Alys Fazit: 70 Prozent "der Gelder, die der Krieg auf deutscher
Seite verschlang", wurden von den besetzten Gebieten und von den
Juden finanziert. Die deutsche Wirtschaft an sich musste nur 30
Prozent aufbringen. Bei den Berechnungen handelt es sich um
komplexe volkswirtschaftliche Erhebungen und
Gegeneinanderstellungen, deren Richtigkeit im Ergebnis bereits in
einem Beitrag des in Cambridge lehrenden Wirtschaftshistorikers J.
Adam Tooze in der "tageszeitung" bezweifelt wurde. An der
Schlagkraft der These Alys, der den Nationalsozialismus als
nationalen Sozialismus erklärt, ändert dies jedoch nur
wenig.
Auch wenn in Alys Buch nicht alles neu ist, versteht er es doch,
aus Geschichten, Beispielen, Erlassen, Gesetzesverordnungen und
Zahlen ein Gesamtbild zu formen und die Frage, wie es Hitler
schaffte, sich die Loyalität der Massen zu sichern, zu einem
Teil zu beantworten.

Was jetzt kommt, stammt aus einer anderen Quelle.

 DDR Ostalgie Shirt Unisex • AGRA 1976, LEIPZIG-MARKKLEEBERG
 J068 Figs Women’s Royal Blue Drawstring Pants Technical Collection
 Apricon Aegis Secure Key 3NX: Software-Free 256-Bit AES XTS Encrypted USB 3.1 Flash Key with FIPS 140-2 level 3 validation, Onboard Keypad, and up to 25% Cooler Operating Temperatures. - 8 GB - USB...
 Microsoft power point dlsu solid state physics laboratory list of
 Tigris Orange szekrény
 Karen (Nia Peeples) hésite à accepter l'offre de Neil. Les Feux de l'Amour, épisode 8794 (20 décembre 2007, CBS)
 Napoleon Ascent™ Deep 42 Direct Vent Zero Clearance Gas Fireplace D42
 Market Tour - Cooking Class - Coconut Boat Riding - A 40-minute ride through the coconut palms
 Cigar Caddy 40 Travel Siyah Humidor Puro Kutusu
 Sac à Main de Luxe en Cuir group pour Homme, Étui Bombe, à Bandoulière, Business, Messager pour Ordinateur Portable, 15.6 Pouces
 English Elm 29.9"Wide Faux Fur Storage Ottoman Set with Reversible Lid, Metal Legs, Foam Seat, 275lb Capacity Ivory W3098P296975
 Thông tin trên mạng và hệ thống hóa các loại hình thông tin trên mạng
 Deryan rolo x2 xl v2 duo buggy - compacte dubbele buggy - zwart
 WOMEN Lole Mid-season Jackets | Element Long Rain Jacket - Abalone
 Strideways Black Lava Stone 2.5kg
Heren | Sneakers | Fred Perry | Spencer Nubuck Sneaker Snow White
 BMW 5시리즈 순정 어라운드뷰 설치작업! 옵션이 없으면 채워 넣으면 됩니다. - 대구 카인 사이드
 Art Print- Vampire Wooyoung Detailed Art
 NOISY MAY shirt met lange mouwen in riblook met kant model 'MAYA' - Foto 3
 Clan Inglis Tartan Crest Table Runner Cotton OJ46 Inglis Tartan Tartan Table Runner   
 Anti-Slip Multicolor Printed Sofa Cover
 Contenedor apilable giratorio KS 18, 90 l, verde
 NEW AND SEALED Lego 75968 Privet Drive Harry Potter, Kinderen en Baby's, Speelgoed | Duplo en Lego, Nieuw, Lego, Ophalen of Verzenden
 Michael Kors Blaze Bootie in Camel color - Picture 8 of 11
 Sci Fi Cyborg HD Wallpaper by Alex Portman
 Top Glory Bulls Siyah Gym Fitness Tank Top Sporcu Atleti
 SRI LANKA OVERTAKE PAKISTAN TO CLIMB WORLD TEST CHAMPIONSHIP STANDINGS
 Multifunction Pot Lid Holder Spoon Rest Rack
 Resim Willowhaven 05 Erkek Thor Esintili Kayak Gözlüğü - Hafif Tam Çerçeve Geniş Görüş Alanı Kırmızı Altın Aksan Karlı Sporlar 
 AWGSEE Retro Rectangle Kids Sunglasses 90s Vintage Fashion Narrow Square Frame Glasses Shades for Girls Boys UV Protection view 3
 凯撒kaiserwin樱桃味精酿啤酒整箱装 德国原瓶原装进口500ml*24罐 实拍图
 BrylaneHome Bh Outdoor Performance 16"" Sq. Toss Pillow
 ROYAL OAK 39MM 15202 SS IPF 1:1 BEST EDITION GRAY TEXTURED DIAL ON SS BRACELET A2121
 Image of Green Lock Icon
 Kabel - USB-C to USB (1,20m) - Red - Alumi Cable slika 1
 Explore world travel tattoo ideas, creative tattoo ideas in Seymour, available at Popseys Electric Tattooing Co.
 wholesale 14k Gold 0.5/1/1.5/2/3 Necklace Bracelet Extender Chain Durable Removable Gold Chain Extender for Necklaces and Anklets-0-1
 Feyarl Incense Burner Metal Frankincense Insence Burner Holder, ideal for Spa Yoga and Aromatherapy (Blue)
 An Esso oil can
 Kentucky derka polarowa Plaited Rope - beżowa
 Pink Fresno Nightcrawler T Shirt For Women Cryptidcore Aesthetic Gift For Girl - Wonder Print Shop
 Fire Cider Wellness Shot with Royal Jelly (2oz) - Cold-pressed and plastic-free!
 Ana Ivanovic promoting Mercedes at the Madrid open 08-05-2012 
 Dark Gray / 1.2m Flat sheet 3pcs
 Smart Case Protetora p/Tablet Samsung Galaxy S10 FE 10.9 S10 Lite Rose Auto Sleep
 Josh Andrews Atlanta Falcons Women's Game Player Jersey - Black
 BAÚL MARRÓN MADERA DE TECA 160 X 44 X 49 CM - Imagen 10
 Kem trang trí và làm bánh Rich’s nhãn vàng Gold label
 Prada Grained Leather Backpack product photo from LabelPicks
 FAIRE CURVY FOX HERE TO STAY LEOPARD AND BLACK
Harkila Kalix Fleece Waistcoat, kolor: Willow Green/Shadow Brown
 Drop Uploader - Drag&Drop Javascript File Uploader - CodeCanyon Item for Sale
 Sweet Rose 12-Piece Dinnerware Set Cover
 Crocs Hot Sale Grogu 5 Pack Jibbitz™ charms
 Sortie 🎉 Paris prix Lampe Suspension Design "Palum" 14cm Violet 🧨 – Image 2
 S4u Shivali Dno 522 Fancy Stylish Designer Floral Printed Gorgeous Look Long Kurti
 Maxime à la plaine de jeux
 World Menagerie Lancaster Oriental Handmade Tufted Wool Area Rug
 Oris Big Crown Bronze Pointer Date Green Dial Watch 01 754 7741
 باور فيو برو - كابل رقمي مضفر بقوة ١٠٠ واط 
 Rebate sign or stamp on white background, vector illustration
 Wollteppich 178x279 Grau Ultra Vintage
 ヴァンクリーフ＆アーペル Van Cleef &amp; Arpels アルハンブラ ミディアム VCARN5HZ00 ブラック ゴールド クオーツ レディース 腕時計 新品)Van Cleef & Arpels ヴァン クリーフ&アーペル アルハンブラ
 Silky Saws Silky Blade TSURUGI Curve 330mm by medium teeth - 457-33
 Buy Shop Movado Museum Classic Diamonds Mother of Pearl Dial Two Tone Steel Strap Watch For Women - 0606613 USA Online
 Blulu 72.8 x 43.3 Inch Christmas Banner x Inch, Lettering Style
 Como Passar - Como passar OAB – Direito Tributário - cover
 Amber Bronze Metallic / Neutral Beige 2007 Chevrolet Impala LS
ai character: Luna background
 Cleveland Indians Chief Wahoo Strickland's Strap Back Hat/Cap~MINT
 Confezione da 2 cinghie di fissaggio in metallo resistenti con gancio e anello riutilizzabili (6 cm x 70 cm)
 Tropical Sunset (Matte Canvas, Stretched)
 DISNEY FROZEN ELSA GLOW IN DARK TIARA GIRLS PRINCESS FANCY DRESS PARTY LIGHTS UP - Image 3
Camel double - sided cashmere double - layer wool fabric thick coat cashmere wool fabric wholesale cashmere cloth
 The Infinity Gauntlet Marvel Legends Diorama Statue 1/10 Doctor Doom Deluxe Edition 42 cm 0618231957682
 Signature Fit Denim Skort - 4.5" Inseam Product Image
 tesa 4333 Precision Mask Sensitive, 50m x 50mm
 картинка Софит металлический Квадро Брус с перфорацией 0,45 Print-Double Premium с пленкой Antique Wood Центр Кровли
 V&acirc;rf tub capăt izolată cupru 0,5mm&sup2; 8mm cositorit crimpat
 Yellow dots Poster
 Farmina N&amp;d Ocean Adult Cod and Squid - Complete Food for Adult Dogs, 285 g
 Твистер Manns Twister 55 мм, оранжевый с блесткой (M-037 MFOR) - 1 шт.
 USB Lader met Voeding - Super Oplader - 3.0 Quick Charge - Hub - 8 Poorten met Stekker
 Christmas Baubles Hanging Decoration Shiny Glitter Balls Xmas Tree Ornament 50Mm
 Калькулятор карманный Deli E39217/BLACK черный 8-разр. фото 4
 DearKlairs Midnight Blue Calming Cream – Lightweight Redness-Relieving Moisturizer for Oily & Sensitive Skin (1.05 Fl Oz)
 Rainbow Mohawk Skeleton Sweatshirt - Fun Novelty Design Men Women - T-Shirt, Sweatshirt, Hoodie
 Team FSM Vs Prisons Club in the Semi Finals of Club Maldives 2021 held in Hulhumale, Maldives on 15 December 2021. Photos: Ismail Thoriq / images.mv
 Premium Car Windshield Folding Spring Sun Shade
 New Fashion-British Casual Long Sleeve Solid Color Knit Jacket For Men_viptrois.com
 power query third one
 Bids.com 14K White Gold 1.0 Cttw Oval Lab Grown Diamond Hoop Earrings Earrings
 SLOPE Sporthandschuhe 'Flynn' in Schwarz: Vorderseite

Die ganze Antwort kann sich wahrlich nicht auf
das Monetäre beschränken. Der Rassenhass, der
ideologische Überbau, werden auch durch Alys Buch nicht
kleiner und unbedeutender. Aber Aly hat mit seinem Buch, das
spannend zu lesen ist und nicht nur in der Fachwelt wahrgenommen
werden wird, den gängigen Erklärungsmustern eine wichtige
Interpretation hinzugefügt.
Bibliografischer Hinweis
Götz Aly: Hitlers Volksstaat.
Raub, Rassenkrieg und nationaler Sozialismus.